Functions and pointers in C

Question

I am trying to assign the return value of a function to variable, the problem is that this return value is an array, I understand that it will return a pointer, but as you can see below I just couldn't do the proper assignment, I've looked at many questions and don't seem to get what I need. So here is my function:

int randn(int n, int l){
    int r[n];
    int i;
    for ( i=0; i<n; i++){
        r[i]=rand() % l;
        r[i]++;
        }
    return *r;
}

I believe the function is ok, but when I try to do this int *o; o=randn(n,l); I get this warning:

warning: assignment makes pointer from integer without a cast [enabled by default]

And when I execute it, I get a segmentation fault. This may be a dumb question, but I have been trying to solve this for a long time now. I would appreciate some kind help. Thank you in advance.

Answer 1

First, If you define an Array in C, say int r[n] in your case, the r is actually a const pointer in most of the context implicitly converted into a const pointer of first element. Although pointer and array is different pointer arithmetic and array indexing [that] are equivalent in C. The operator * get the value at pointer. So *r is equivalent to r[0] in this case. So you must return r not *r if you want to get the full array not the first element.

C compiler shows the warning because it checks that type of left hand side (int pointer) is not equal to type of right hand side (int).

int *o;
o = randn(n,l);

Second, a local variable exists in the memory as long as it is in the scope. C uses Lexical Scoping (Static Scoping). As as soon as you are out of the function after return the memory of r will be freed. In C you will get Segmentation fault generally when you try to access a memory location not reserved by the Program.

So you need to allocate memory by using malloc. return type of malloc is (void *). So cast it into (int *).

int *r = (int *) malloc(n * sizeof(int));

malloc will not assign memory if it get no free memory at all. So its a good practice to check whether r is not NULL.

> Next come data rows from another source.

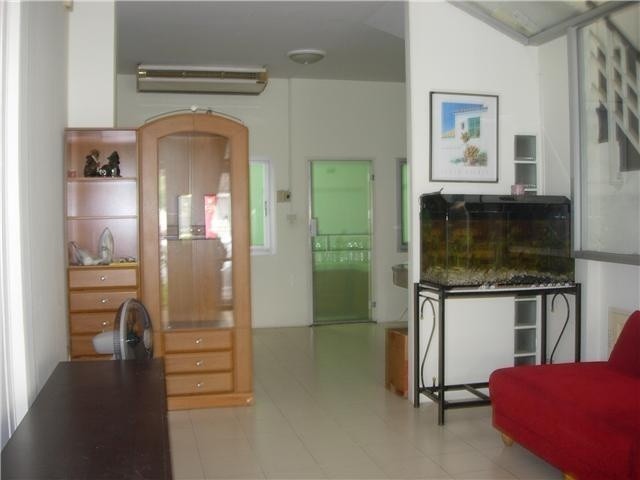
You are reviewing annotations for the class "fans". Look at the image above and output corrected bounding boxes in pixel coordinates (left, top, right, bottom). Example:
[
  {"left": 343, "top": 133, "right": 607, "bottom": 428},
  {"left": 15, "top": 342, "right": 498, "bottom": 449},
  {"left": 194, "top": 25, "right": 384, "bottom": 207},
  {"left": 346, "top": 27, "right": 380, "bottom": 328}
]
[{"left": 92, "top": 297, "right": 153, "bottom": 361}]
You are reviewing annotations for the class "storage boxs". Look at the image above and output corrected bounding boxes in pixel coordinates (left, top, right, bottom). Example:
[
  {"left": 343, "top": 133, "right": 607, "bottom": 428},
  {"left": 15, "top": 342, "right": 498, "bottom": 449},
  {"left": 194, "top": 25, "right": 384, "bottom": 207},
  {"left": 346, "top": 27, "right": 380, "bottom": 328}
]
[{"left": 384, "top": 327, "right": 408, "bottom": 400}]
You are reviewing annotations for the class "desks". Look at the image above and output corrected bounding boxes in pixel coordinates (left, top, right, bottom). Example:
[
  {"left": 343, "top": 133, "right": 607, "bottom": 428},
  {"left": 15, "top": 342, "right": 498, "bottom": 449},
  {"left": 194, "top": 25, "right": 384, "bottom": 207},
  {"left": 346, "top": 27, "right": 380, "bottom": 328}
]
[
  {"left": 0, "top": 358, "right": 173, "bottom": 480},
  {"left": 414, "top": 283, "right": 582, "bottom": 426}
]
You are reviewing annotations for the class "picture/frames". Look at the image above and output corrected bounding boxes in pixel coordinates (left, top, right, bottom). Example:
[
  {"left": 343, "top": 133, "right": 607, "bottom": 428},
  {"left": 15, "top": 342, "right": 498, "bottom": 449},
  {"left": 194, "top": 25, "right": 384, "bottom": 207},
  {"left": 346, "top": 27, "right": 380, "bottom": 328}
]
[{"left": 429, "top": 92, "right": 499, "bottom": 183}]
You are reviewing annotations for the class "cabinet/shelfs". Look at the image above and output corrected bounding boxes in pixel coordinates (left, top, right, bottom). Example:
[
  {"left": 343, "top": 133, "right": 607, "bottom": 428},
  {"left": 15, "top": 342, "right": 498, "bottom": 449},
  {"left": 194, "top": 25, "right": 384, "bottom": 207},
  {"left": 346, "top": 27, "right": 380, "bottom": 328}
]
[
  {"left": 63, "top": 128, "right": 141, "bottom": 361},
  {"left": 514, "top": 160, "right": 537, "bottom": 192},
  {"left": 139, "top": 107, "right": 255, "bottom": 411}
]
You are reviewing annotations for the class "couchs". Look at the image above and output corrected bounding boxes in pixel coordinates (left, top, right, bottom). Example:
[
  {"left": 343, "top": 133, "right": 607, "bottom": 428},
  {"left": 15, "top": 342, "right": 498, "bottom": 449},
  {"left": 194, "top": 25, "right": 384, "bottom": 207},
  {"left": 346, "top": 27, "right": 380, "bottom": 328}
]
[{"left": 489, "top": 310, "right": 640, "bottom": 480}]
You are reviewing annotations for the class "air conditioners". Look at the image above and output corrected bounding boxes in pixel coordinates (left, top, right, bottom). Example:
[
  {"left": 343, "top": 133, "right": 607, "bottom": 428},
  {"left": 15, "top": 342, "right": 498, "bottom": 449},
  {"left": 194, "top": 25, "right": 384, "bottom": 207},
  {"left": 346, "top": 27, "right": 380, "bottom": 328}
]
[{"left": 137, "top": 63, "right": 268, "bottom": 94}]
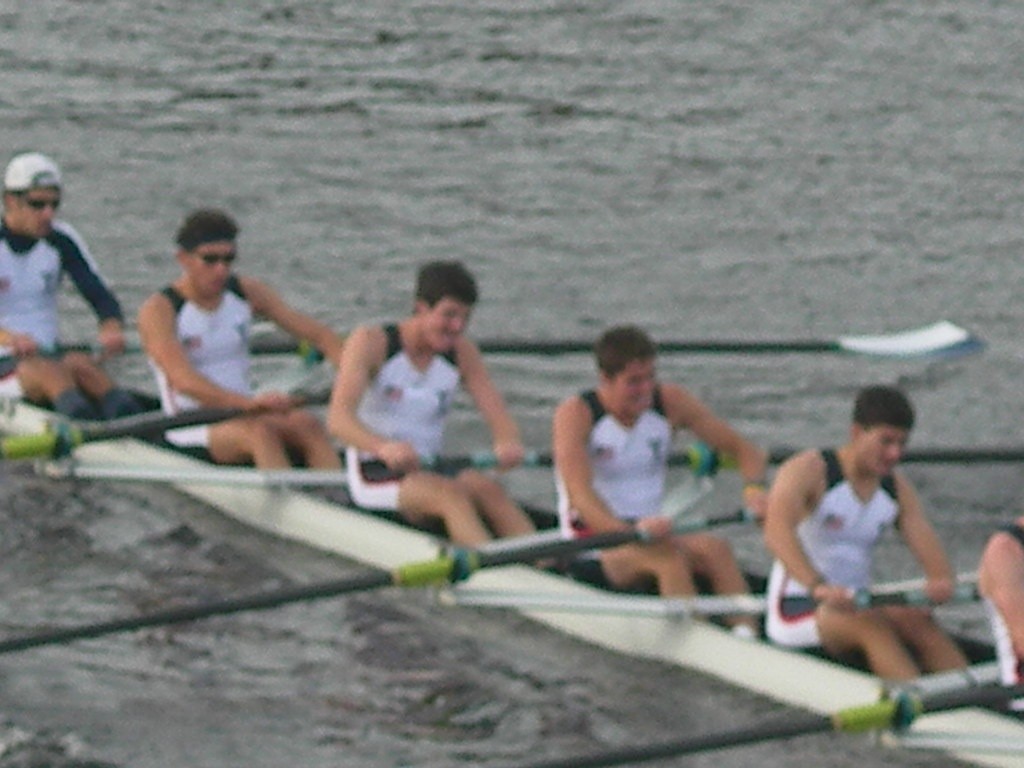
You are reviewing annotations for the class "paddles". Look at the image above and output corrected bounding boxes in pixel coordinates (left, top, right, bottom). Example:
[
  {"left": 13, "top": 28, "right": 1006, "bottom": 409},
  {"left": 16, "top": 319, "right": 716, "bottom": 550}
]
[
  {"left": 0, "top": 377, "right": 332, "bottom": 459},
  {"left": 523, "top": 683, "right": 1024, "bottom": 768},
  {"left": 0, "top": 509, "right": 766, "bottom": 650},
  {"left": 49, "top": 316, "right": 969, "bottom": 365},
  {"left": 24, "top": 449, "right": 351, "bottom": 490},
  {"left": 364, "top": 437, "right": 1024, "bottom": 474}
]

Change the return type of the function into (int *) from int. Remember C compiler only does this type checking by function declaration. It is not dependent on the actual returned value.

Memory allocated by malloc should be freed once the use is over by free(p) to avoid memory leak.

Answer 2

In C language it is not possible to return an array from a function. The proper way to go about it in C is to actually pass the recipient array from the calling code and then simply fill it inside the function

void randn(int n, int r[n], int l) 
{
    for (int i = 0; i < n; ++i) 
    {
        r[i] = rand() % l;
        ++r[i];
    }
}

...
int o[n];
randn(n, o, l);

The approach with malloc-ing the array inside the function, while formally correct, is seriously flawed since it forces the code to work with dynamic memory. In many/most cases there's simply no reason to involve dynamic memory.

With this approach you have full freedom to put your array in any kind of memory you see fit, since the responsibility of providing that memory is imposed on the calling code.

Answer 3

That's not the correct way to a pointer from a function. Also r is local variable whose lifetime is limited to the function. Allocate memory using malloc and return it instead:

int* randn(int n, int l){
    int *r=malloc(n * sizeof *r);
    if(!r) { */ error */}
    int i;
    for ( i=0; i<n; i++){
        r[i]=rand() % l;
        r[i]++;
        }
    return r;
}

Notice that I changed the signature as well to return a pointer (int*). Caller is responsible for free()ing the memory.

Answer 4

1. What you return is actually the r[0] value.
2. Your r array disappears as soon as your function returns, and the pointer becomes invalid.